Indian tyre market turned over £3.8b last year, states MRF
In its recently released annual report for the 2010-11 financial year, MRF Tyres estimates the entire Indian tyre industry’s annual turnover as being Rs 300,000 million (£3.8 billion), with exports accounting for Rs 36,000 (£455.8 million) of this. MRF states that during the year to the end of September 2011 an estimated 119.2 million tyres were produced in India by 39 tyre companies; the ten largest of these produced 95 per cent of this these.
Truck and bus tyres accounted for 65 per cent of tyre industry turnover, MRF shares. The replacement market constituted some 70 per cent of truck and bus tyre turnover, as while volume in the original equipment sector is high the margins are lower. The sector continues to be dominated by cross-ply production; radialisation in the light commercial vehicle and heavy vehicle markets was 18 and 15 per cent respectively in 2010-11. In the passenger car tyre sector the replacement market generates 42 per cent of turnover, and 98 per cent of all passenger car tyres produced in India are now radials.

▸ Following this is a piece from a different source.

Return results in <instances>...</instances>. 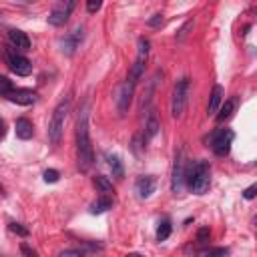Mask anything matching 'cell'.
Instances as JSON below:
<instances>
[{"label": "cell", "mask_w": 257, "mask_h": 257, "mask_svg": "<svg viewBox=\"0 0 257 257\" xmlns=\"http://www.w3.org/2000/svg\"><path fill=\"white\" fill-rule=\"evenodd\" d=\"M6 98L10 102H16V104H22V106H28V104H34L36 102V92L34 90H28V88H12Z\"/></svg>", "instance_id": "12"}, {"label": "cell", "mask_w": 257, "mask_h": 257, "mask_svg": "<svg viewBox=\"0 0 257 257\" xmlns=\"http://www.w3.org/2000/svg\"><path fill=\"white\" fill-rule=\"evenodd\" d=\"M169 235H171V221L163 219L157 227V241H165V239H169Z\"/></svg>", "instance_id": "23"}, {"label": "cell", "mask_w": 257, "mask_h": 257, "mask_svg": "<svg viewBox=\"0 0 257 257\" xmlns=\"http://www.w3.org/2000/svg\"><path fill=\"white\" fill-rule=\"evenodd\" d=\"M94 187H96L100 193H104V195L112 193V183H110V179L104 177V175H96V177H94Z\"/></svg>", "instance_id": "21"}, {"label": "cell", "mask_w": 257, "mask_h": 257, "mask_svg": "<svg viewBox=\"0 0 257 257\" xmlns=\"http://www.w3.org/2000/svg\"><path fill=\"white\" fill-rule=\"evenodd\" d=\"M8 229H10L12 233L20 235V237H26V235H28V229H24L20 223H10V225H8Z\"/></svg>", "instance_id": "26"}, {"label": "cell", "mask_w": 257, "mask_h": 257, "mask_svg": "<svg viewBox=\"0 0 257 257\" xmlns=\"http://www.w3.org/2000/svg\"><path fill=\"white\" fill-rule=\"evenodd\" d=\"M58 257H84V255H82L80 251H72V249H70V251H62Z\"/></svg>", "instance_id": "32"}, {"label": "cell", "mask_w": 257, "mask_h": 257, "mask_svg": "<svg viewBox=\"0 0 257 257\" xmlns=\"http://www.w3.org/2000/svg\"><path fill=\"white\" fill-rule=\"evenodd\" d=\"M235 104H237V100L235 98H229V100H225L221 106H219V114H217V120L219 122H225L227 118H231V114H233V110H235Z\"/></svg>", "instance_id": "18"}, {"label": "cell", "mask_w": 257, "mask_h": 257, "mask_svg": "<svg viewBox=\"0 0 257 257\" xmlns=\"http://www.w3.org/2000/svg\"><path fill=\"white\" fill-rule=\"evenodd\" d=\"M229 253V249L225 247H209V249H201L197 253V257H225Z\"/></svg>", "instance_id": "22"}, {"label": "cell", "mask_w": 257, "mask_h": 257, "mask_svg": "<svg viewBox=\"0 0 257 257\" xmlns=\"http://www.w3.org/2000/svg\"><path fill=\"white\" fill-rule=\"evenodd\" d=\"M233 137H235V133L231 128H217L211 137V149L215 151V155H219V157L229 155Z\"/></svg>", "instance_id": "6"}, {"label": "cell", "mask_w": 257, "mask_h": 257, "mask_svg": "<svg viewBox=\"0 0 257 257\" xmlns=\"http://www.w3.org/2000/svg\"><path fill=\"white\" fill-rule=\"evenodd\" d=\"M147 24H149V26H161V24H163V16H161V14H155L153 18H149Z\"/></svg>", "instance_id": "31"}, {"label": "cell", "mask_w": 257, "mask_h": 257, "mask_svg": "<svg viewBox=\"0 0 257 257\" xmlns=\"http://www.w3.org/2000/svg\"><path fill=\"white\" fill-rule=\"evenodd\" d=\"M20 251H22L26 257H38V255H36V251H34V249H30L26 243H22V245H20Z\"/></svg>", "instance_id": "30"}, {"label": "cell", "mask_w": 257, "mask_h": 257, "mask_svg": "<svg viewBox=\"0 0 257 257\" xmlns=\"http://www.w3.org/2000/svg\"><path fill=\"white\" fill-rule=\"evenodd\" d=\"M255 191H257V185H251L243 195H245V199H253L255 197Z\"/></svg>", "instance_id": "33"}, {"label": "cell", "mask_w": 257, "mask_h": 257, "mask_svg": "<svg viewBox=\"0 0 257 257\" xmlns=\"http://www.w3.org/2000/svg\"><path fill=\"white\" fill-rule=\"evenodd\" d=\"M155 187H157V183H155V179L153 177H139L137 179V183H135V189H137V195L141 197V199H149L153 193H155Z\"/></svg>", "instance_id": "13"}, {"label": "cell", "mask_w": 257, "mask_h": 257, "mask_svg": "<svg viewBox=\"0 0 257 257\" xmlns=\"http://www.w3.org/2000/svg\"><path fill=\"white\" fill-rule=\"evenodd\" d=\"M187 98H189V78L177 80L173 88V98H171V114L175 118H181L185 108H187Z\"/></svg>", "instance_id": "4"}, {"label": "cell", "mask_w": 257, "mask_h": 257, "mask_svg": "<svg viewBox=\"0 0 257 257\" xmlns=\"http://www.w3.org/2000/svg\"><path fill=\"white\" fill-rule=\"evenodd\" d=\"M82 38H84V28H82V26H76L70 34H66V36L60 40V50H62L66 56H72L74 50L78 48V44L82 42Z\"/></svg>", "instance_id": "11"}, {"label": "cell", "mask_w": 257, "mask_h": 257, "mask_svg": "<svg viewBox=\"0 0 257 257\" xmlns=\"http://www.w3.org/2000/svg\"><path fill=\"white\" fill-rule=\"evenodd\" d=\"M100 6H102L100 0H88V2H86V10H88V12H96Z\"/></svg>", "instance_id": "29"}, {"label": "cell", "mask_w": 257, "mask_h": 257, "mask_svg": "<svg viewBox=\"0 0 257 257\" xmlns=\"http://www.w3.org/2000/svg\"><path fill=\"white\" fill-rule=\"evenodd\" d=\"M14 131H16V137H18V139H22V141H28V139L34 135L32 122H30L28 118H24V116L16 118V122H14Z\"/></svg>", "instance_id": "16"}, {"label": "cell", "mask_w": 257, "mask_h": 257, "mask_svg": "<svg viewBox=\"0 0 257 257\" xmlns=\"http://www.w3.org/2000/svg\"><path fill=\"white\" fill-rule=\"evenodd\" d=\"M112 207V199L110 197H100V199H96L92 205H90V213L92 215H100V213H104V211H108Z\"/></svg>", "instance_id": "19"}, {"label": "cell", "mask_w": 257, "mask_h": 257, "mask_svg": "<svg viewBox=\"0 0 257 257\" xmlns=\"http://www.w3.org/2000/svg\"><path fill=\"white\" fill-rule=\"evenodd\" d=\"M0 193H2V187H0Z\"/></svg>", "instance_id": "36"}, {"label": "cell", "mask_w": 257, "mask_h": 257, "mask_svg": "<svg viewBox=\"0 0 257 257\" xmlns=\"http://www.w3.org/2000/svg\"><path fill=\"white\" fill-rule=\"evenodd\" d=\"M58 177H60V173H58L56 169H46V171H44V181H46V183H56Z\"/></svg>", "instance_id": "25"}, {"label": "cell", "mask_w": 257, "mask_h": 257, "mask_svg": "<svg viewBox=\"0 0 257 257\" xmlns=\"http://www.w3.org/2000/svg\"><path fill=\"white\" fill-rule=\"evenodd\" d=\"M197 241H199V243H207V241H209V229H207V227L199 229V233H197Z\"/></svg>", "instance_id": "28"}, {"label": "cell", "mask_w": 257, "mask_h": 257, "mask_svg": "<svg viewBox=\"0 0 257 257\" xmlns=\"http://www.w3.org/2000/svg\"><path fill=\"white\" fill-rule=\"evenodd\" d=\"M191 26H193V20H187V22L183 24V28L179 30V34H177V38H179V40H183V38L187 36V32H189V28H191Z\"/></svg>", "instance_id": "27"}, {"label": "cell", "mask_w": 257, "mask_h": 257, "mask_svg": "<svg viewBox=\"0 0 257 257\" xmlns=\"http://www.w3.org/2000/svg\"><path fill=\"white\" fill-rule=\"evenodd\" d=\"M68 108H70V102H68V98H66V100H62V102L54 108V112H52V118H50V122H48V139H50L52 145H58V143H60Z\"/></svg>", "instance_id": "3"}, {"label": "cell", "mask_w": 257, "mask_h": 257, "mask_svg": "<svg viewBox=\"0 0 257 257\" xmlns=\"http://www.w3.org/2000/svg\"><path fill=\"white\" fill-rule=\"evenodd\" d=\"M159 128H161V124H159L157 112L155 110H149L147 112V120H145V137L147 139H153L159 133Z\"/></svg>", "instance_id": "17"}, {"label": "cell", "mask_w": 257, "mask_h": 257, "mask_svg": "<svg viewBox=\"0 0 257 257\" xmlns=\"http://www.w3.org/2000/svg\"><path fill=\"white\" fill-rule=\"evenodd\" d=\"M149 40L147 38H139L137 40V58L131 66V74H128V82L131 84H137L139 78L143 76V70H145V62H147V56H149Z\"/></svg>", "instance_id": "5"}, {"label": "cell", "mask_w": 257, "mask_h": 257, "mask_svg": "<svg viewBox=\"0 0 257 257\" xmlns=\"http://www.w3.org/2000/svg\"><path fill=\"white\" fill-rule=\"evenodd\" d=\"M221 102H223V86H221V84H215V86H213V90H211V96H209L207 114H209V116H213V114L219 110Z\"/></svg>", "instance_id": "15"}, {"label": "cell", "mask_w": 257, "mask_h": 257, "mask_svg": "<svg viewBox=\"0 0 257 257\" xmlns=\"http://www.w3.org/2000/svg\"><path fill=\"white\" fill-rule=\"evenodd\" d=\"M12 88H14V86H12V82H10L6 76H0V96H6Z\"/></svg>", "instance_id": "24"}, {"label": "cell", "mask_w": 257, "mask_h": 257, "mask_svg": "<svg viewBox=\"0 0 257 257\" xmlns=\"http://www.w3.org/2000/svg\"><path fill=\"white\" fill-rule=\"evenodd\" d=\"M126 257H143V255H139V253H128Z\"/></svg>", "instance_id": "35"}, {"label": "cell", "mask_w": 257, "mask_h": 257, "mask_svg": "<svg viewBox=\"0 0 257 257\" xmlns=\"http://www.w3.org/2000/svg\"><path fill=\"white\" fill-rule=\"evenodd\" d=\"M8 38H10L12 48H16V50H30V40H28V36L22 30H16V28L8 30Z\"/></svg>", "instance_id": "14"}, {"label": "cell", "mask_w": 257, "mask_h": 257, "mask_svg": "<svg viewBox=\"0 0 257 257\" xmlns=\"http://www.w3.org/2000/svg\"><path fill=\"white\" fill-rule=\"evenodd\" d=\"M88 116H90V102L84 100V104L78 108V118H76V149H78V169L80 171H88L94 161L92 145H90Z\"/></svg>", "instance_id": "1"}, {"label": "cell", "mask_w": 257, "mask_h": 257, "mask_svg": "<svg viewBox=\"0 0 257 257\" xmlns=\"http://www.w3.org/2000/svg\"><path fill=\"white\" fill-rule=\"evenodd\" d=\"M108 165H110L114 177H118V179L124 177V167H122V161L118 159V155H108Z\"/></svg>", "instance_id": "20"}, {"label": "cell", "mask_w": 257, "mask_h": 257, "mask_svg": "<svg viewBox=\"0 0 257 257\" xmlns=\"http://www.w3.org/2000/svg\"><path fill=\"white\" fill-rule=\"evenodd\" d=\"M185 187V151L179 149L173 163V177H171V189L173 193H181Z\"/></svg>", "instance_id": "8"}, {"label": "cell", "mask_w": 257, "mask_h": 257, "mask_svg": "<svg viewBox=\"0 0 257 257\" xmlns=\"http://www.w3.org/2000/svg\"><path fill=\"white\" fill-rule=\"evenodd\" d=\"M133 92H135V84H131L128 80L118 84V88H116V108H118V114H126V110L131 106V100H133Z\"/></svg>", "instance_id": "10"}, {"label": "cell", "mask_w": 257, "mask_h": 257, "mask_svg": "<svg viewBox=\"0 0 257 257\" xmlns=\"http://www.w3.org/2000/svg\"><path fill=\"white\" fill-rule=\"evenodd\" d=\"M4 135H6V126H4V120L0 118V139H2Z\"/></svg>", "instance_id": "34"}, {"label": "cell", "mask_w": 257, "mask_h": 257, "mask_svg": "<svg viewBox=\"0 0 257 257\" xmlns=\"http://www.w3.org/2000/svg\"><path fill=\"white\" fill-rule=\"evenodd\" d=\"M185 185L195 193L203 195L209 191L211 185V167L207 161H193L185 169Z\"/></svg>", "instance_id": "2"}, {"label": "cell", "mask_w": 257, "mask_h": 257, "mask_svg": "<svg viewBox=\"0 0 257 257\" xmlns=\"http://www.w3.org/2000/svg\"><path fill=\"white\" fill-rule=\"evenodd\" d=\"M74 6H76L74 0L58 2V4L52 8V12L48 14V24H52V26H62V24L68 20V16H70V12L74 10Z\"/></svg>", "instance_id": "9"}, {"label": "cell", "mask_w": 257, "mask_h": 257, "mask_svg": "<svg viewBox=\"0 0 257 257\" xmlns=\"http://www.w3.org/2000/svg\"><path fill=\"white\" fill-rule=\"evenodd\" d=\"M2 56L6 58V64H8V68H10L14 74H18V76H28V74L32 72V62H30L26 56L16 54V52H10V50H4Z\"/></svg>", "instance_id": "7"}]
</instances>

The tyre industry provides direct and indirect employment to one million people, says MRF. This includes dealers, retreaders and truck operators. There are around 5,000 tyre dealers spread throughout the country, most of whom sell multiple tyre brands.
MRF notes that the worldwide recession is making India an attractive destination for investment, and is even preferred by foreign investors over China. Thus, the tyre maker expects foreign tyre makers to increasingly enter and invest in the Indian market. This will intensify competition and could cause a glut in the Indian market, MRF opines. Other issues, including the rate of duties charged on natural rubber compared with that for imported tyres, may lead to the Indian market becoming even more crowded in future.
During the timeframe in question, MRF achieved a turnover of Rs 106,370.3 million (£1.3 billion), a year-on-year increase of 32 per cent. Net profit rose 75 per cent to Rs 6,194.2 million (£78.4 million) Overall, the company’s volumes increased 12 per cent; volumes within the heavy commercial vehicle segment, the company’s largest, grew 11 per cent, while increases within the motorcycle and scooter tyre segments were 14 and 24 per cent respectively. MRF’s passenger car tyre segment registered a five per cent increase while volumes of front and rear tractor tyres grew eight and 21 per cent respectively.
Amongst the developments expected during the course of the current financial year is the start of operation at MRF’s eighth Indian plant. This facility, which is located in Perambalur, will have an initial capacity of 350,000 truck and car radials.